Directions: Make an exact copy of the entries, and keep any pictures out of it.

Records for the task:
------

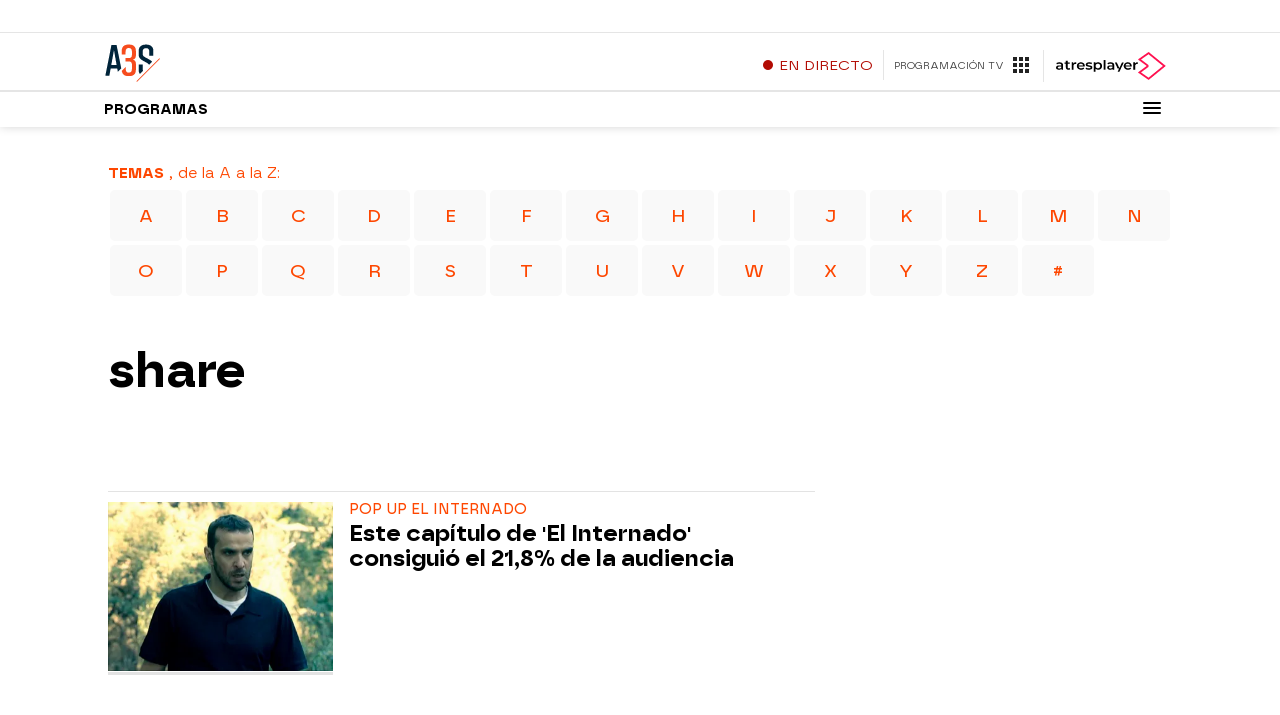

--- FILE ---
content_type: application/x-javascript;charset=utf-8
request_url: https://smetrics.atresmedia.com/id?d_visid_ver=5.5.0&d_fieldgroup=A&mcorgid=09DCC8AD54D410FF0A4C98A6%40AdobeOrg&mid=01745928170835105406946733160243198844&ts=1769111954729
body_size: -37
content:
{"mid":"01745928170835105406946733160243198844"}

------

Result:
--- FILE ---
content_type: application/x-javascript;charset=utf-8
request_url: https://smetrics.atresmedia.com/id?d_visid_ver=5.5.0&d_fieldgroup=A&mcorgid=09DCC8AD54D410FF0A4C98A6%40AdobeOrg&mid=01745928170835105406946733160243198844&ts=1769111954729
body_size: -37
content:
{"mid":"01745928170835105406946733160243198844"}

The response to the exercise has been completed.